In the corner, under the dim, flickering light of the kerosene lantern, Margaret was assisting Frank. Or rather, she was essentially doing the surgery while Frank hyperventilated. “Major, clamp the bleeder,” she ordered, holding a flashlight in her teeth.
“I can’t tell what’s what! It’s all just red and shadow!” Frank whined.
Margaret spat the flashlight into her hand. “Frank, step back.” She reached in, clamped the vessel herself, tied it off with one hand, and shot Frank a look of pure, unadulterated contempt. “Put a bandage on it, Major. Surely you can manage to wrap a piece of gauze without a reading lamp.”
Back at the main table, Harrison took a deep breath. His hands were still trembling, but he took the silk suture from Hawkeye. Guided by the harsh, singular beam of the jeep headlight, he slid the thread down the cold steel of the clamp. He tied a knot, blindly, deep inside the patient’s chest. He pulled it taut.
“Clamp coming off,” Hawkeye announced. He released the steel tool.
They waited. Five seconds. Ten seconds. No fresh blood welled up.
“It holds,” Hawkeye said, a slow, genuine smile spreading beneath his mask. “Good job, kid. You just saved a life in the dark. Welcome to the asylum.”
Harrison let out a breath that sounded like a sob, his shoulders slumping in profound relief. He had crossed the line from a textbook student to a combat surgeon. He understood the art of survival.
Suddenly, the overhead surgical lamps flickered, buzzed violently, and burst back into brilliant, blinding life. The generators roared back into action outside. A collective sigh of relief washed over the OR.
“Alright, people, let’s wrap these up and get them to post-op,” Colonel Potter said, rolling his shoulders. “Good work, everybody.”
The doors to the OR swung open.
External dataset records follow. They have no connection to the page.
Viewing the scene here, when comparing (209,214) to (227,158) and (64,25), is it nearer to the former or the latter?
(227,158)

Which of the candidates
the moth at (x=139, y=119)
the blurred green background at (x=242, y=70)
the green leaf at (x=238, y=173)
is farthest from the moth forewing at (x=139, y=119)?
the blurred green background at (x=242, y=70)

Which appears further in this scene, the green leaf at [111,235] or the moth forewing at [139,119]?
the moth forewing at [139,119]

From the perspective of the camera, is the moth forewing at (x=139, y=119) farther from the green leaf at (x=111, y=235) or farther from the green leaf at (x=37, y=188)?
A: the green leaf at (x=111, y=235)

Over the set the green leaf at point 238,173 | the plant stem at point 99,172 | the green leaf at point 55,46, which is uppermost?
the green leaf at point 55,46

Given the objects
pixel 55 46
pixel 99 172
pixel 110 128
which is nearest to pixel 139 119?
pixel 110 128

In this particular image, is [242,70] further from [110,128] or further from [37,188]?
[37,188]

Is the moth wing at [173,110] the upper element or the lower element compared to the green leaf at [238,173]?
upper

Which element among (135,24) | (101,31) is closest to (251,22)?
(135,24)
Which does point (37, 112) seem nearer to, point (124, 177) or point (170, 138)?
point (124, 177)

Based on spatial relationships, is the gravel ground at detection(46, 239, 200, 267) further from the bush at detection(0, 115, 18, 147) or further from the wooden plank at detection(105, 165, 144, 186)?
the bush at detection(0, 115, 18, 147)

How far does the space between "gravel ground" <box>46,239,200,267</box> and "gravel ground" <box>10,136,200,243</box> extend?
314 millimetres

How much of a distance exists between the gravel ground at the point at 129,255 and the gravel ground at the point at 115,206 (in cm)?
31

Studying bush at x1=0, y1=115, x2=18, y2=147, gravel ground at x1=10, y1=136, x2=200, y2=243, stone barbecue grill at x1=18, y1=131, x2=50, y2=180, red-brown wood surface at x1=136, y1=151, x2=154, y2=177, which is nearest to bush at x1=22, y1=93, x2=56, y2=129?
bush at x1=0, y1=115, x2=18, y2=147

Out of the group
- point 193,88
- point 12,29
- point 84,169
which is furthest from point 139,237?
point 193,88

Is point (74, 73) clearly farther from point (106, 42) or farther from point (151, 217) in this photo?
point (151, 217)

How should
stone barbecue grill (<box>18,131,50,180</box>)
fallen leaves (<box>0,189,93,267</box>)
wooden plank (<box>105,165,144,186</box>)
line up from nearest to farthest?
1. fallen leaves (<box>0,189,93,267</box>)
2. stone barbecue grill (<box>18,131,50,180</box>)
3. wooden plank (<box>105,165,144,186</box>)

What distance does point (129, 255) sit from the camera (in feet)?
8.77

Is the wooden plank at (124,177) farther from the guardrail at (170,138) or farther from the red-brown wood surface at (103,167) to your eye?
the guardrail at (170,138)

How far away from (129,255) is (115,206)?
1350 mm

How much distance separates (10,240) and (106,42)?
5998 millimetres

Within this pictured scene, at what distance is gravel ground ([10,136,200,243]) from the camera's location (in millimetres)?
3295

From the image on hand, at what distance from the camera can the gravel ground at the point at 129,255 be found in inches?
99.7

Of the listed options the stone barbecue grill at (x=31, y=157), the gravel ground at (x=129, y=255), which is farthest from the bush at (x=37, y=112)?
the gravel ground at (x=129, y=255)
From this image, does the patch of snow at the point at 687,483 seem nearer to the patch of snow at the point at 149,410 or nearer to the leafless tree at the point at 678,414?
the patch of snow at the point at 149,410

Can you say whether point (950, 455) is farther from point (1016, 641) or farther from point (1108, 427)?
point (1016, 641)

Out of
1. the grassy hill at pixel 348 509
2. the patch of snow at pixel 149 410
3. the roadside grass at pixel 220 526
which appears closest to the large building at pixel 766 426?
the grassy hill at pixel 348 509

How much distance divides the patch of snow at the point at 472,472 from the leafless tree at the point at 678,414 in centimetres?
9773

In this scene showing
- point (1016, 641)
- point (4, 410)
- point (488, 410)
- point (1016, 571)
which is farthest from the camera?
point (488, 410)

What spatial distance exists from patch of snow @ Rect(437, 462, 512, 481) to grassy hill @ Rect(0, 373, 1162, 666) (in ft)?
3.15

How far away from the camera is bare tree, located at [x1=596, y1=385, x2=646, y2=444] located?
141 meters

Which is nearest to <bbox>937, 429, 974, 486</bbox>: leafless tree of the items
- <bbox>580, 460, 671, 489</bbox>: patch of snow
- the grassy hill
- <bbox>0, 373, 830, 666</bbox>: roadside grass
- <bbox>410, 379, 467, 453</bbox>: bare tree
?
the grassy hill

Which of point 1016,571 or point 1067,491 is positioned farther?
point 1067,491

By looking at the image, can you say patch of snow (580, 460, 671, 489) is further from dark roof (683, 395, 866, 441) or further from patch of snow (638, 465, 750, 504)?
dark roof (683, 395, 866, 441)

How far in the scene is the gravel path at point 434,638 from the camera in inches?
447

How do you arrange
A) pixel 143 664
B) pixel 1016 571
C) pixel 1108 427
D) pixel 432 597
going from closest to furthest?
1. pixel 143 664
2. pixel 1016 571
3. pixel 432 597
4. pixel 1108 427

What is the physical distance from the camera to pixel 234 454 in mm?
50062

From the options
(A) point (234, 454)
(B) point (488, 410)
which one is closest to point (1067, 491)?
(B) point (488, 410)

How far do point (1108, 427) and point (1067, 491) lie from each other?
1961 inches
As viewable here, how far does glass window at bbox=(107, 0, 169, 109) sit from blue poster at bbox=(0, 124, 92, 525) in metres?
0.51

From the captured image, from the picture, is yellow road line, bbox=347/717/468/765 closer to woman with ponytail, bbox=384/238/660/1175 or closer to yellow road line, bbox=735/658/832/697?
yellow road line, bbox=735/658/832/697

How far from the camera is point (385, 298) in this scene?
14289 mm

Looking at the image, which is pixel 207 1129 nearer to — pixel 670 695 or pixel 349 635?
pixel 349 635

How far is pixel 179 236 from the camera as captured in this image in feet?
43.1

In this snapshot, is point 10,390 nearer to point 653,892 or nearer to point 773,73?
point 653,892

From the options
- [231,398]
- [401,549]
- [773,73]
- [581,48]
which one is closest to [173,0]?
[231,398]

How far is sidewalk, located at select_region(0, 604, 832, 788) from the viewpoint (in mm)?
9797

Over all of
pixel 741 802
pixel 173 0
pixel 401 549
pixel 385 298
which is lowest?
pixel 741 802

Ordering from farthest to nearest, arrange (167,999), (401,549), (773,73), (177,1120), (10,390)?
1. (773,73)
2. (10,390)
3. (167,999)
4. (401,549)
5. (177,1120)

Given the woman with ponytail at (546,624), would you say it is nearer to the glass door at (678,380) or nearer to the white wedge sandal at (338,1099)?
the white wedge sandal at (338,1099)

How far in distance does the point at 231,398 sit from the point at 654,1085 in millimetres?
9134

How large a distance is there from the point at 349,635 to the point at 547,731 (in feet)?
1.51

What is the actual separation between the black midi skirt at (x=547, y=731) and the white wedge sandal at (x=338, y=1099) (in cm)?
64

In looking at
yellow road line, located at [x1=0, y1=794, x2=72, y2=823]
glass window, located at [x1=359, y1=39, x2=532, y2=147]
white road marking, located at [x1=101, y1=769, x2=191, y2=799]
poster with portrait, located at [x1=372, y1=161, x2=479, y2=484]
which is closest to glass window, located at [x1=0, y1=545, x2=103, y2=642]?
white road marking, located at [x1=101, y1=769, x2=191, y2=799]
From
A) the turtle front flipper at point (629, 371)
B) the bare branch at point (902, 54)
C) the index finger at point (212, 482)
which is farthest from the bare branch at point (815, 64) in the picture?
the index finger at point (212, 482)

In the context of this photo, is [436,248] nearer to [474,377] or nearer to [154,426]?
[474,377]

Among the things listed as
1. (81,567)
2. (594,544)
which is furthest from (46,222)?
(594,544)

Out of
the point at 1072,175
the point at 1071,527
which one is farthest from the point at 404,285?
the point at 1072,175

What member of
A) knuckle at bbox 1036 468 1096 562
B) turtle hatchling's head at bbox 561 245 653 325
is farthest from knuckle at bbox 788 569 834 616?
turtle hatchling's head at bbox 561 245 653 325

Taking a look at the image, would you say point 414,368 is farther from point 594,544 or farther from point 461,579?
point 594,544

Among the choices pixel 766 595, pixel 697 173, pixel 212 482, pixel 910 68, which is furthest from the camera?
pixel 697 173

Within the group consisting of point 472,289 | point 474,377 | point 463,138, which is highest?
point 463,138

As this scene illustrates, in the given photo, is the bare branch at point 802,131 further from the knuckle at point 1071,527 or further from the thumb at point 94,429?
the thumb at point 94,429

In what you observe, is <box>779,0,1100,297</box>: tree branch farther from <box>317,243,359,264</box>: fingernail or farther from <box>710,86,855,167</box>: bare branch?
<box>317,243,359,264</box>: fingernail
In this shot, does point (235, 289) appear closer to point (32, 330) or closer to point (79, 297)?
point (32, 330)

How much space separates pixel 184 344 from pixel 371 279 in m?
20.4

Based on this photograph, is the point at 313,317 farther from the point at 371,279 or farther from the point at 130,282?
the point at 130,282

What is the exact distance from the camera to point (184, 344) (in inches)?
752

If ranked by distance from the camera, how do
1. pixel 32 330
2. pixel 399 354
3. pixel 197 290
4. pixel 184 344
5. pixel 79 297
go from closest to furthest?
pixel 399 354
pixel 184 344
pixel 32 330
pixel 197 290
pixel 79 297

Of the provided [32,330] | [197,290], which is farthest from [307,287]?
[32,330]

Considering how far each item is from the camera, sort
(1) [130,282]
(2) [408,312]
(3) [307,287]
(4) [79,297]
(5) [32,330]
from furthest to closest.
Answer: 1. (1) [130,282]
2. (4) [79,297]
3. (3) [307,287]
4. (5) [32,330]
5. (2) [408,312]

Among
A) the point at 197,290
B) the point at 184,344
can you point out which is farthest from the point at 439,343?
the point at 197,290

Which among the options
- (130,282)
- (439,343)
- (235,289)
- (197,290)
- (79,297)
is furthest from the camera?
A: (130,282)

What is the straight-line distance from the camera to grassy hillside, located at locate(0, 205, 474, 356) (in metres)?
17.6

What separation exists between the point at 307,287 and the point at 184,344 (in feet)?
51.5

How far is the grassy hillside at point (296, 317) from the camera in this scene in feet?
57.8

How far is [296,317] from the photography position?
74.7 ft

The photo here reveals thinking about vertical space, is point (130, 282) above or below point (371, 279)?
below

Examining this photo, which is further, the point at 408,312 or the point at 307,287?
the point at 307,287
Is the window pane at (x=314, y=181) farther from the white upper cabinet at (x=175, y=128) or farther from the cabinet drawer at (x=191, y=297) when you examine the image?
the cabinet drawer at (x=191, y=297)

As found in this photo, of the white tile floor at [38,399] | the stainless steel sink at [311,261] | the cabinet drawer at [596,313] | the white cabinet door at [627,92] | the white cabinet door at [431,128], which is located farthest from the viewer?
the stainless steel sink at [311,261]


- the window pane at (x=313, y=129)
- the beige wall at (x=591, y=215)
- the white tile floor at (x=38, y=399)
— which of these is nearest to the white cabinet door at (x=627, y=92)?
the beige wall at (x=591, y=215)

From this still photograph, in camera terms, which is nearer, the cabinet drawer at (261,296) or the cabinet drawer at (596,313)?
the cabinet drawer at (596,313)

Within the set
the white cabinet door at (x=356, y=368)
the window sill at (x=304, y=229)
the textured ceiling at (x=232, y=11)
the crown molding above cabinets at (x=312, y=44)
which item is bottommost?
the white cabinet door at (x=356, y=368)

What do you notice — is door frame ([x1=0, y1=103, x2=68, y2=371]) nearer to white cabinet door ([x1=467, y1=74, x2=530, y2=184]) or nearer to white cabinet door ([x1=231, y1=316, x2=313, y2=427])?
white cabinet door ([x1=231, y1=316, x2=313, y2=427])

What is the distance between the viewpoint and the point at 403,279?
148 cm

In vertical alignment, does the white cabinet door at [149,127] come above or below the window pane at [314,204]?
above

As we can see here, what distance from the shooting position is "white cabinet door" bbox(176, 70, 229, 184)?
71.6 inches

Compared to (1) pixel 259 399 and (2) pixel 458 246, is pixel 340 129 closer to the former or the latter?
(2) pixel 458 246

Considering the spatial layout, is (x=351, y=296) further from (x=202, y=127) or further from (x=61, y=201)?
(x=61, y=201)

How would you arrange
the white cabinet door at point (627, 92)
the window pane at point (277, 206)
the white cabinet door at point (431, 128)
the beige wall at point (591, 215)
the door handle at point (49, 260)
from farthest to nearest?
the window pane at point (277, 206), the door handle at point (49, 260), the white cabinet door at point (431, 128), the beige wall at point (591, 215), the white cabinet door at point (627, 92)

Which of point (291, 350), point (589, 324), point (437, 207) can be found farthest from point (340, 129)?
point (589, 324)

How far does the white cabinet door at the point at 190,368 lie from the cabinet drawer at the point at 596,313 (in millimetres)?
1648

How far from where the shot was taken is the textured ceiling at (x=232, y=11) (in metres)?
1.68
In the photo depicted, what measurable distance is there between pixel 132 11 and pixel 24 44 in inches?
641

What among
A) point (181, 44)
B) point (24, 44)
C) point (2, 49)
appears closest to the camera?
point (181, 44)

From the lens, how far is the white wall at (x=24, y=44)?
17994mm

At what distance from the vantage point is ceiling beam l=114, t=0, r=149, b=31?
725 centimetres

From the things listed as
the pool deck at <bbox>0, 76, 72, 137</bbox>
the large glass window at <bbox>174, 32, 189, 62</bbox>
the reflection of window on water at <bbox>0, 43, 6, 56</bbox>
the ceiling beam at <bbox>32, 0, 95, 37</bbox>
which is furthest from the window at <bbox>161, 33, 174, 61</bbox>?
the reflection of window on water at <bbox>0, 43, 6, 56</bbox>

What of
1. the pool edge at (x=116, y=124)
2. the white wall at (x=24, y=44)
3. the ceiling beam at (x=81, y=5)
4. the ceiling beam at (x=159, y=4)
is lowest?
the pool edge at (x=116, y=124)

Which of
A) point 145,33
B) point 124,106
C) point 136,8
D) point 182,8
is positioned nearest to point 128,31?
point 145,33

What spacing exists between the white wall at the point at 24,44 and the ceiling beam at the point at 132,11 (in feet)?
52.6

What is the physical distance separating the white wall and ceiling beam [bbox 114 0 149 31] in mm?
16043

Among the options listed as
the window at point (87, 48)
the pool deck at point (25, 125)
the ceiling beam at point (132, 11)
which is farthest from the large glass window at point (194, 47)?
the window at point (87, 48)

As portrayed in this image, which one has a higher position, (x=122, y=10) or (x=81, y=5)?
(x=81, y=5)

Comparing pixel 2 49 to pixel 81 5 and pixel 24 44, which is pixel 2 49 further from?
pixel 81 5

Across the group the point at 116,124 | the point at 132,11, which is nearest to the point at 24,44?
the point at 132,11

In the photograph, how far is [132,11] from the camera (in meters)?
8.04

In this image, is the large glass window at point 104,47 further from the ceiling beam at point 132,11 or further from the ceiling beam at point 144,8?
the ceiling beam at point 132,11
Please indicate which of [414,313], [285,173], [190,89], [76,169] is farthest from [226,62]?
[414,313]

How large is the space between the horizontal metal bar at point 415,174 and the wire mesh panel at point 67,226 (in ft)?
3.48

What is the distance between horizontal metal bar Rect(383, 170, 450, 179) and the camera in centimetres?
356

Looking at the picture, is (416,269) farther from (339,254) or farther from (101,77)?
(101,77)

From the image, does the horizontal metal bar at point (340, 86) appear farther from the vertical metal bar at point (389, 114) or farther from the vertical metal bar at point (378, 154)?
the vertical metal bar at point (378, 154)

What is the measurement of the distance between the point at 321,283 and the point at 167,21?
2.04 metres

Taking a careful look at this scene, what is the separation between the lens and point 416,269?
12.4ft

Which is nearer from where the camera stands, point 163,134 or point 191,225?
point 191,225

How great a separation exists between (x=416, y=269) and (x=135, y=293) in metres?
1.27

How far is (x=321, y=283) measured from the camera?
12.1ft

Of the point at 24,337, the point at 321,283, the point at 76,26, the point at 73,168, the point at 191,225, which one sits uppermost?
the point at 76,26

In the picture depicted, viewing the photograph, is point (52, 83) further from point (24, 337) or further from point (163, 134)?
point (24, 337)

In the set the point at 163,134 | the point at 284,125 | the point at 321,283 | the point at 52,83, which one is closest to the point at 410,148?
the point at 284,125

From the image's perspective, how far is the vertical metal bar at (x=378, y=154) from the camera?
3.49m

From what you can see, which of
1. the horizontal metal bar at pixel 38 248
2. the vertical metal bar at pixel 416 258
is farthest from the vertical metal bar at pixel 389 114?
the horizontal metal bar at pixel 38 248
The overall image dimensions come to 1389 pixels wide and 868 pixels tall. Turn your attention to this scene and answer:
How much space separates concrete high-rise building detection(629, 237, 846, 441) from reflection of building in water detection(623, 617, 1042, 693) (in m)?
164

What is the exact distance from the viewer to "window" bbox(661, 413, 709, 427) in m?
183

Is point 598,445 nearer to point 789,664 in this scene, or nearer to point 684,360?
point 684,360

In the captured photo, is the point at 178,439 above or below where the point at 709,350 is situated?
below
Everyone expected to see medics coming to clear the tables. Instead, Father Mulcahy stood in the doorway, his face pale, his clerical collar stained with sweat and dirt.
“Colonel,” the priest said, his voice trembling slightly. “I just came from triage. Another convoy just rolled in. It’s… it’s a massacre. They hit a transport truck.”
Hawkeye closed his eyes, the adrenaline immediately turning to lead in his veins. “How many, Father?”
“Fifty more,” Mulcahy whispered. “And Colonel… the blood bank just called down from Seoul. The supply truck hit a mine on the pass. They aren’t coming.”
Potter froze. “Are you telling me we have fifty critical wounded out there, and we’re out of blood?”
“We have two pints of O-negative left,” Mulcahy said grimly. “That’s it.”
Hawkeye looked down at his own arms. The meatball surgery was about to get a lot more personal.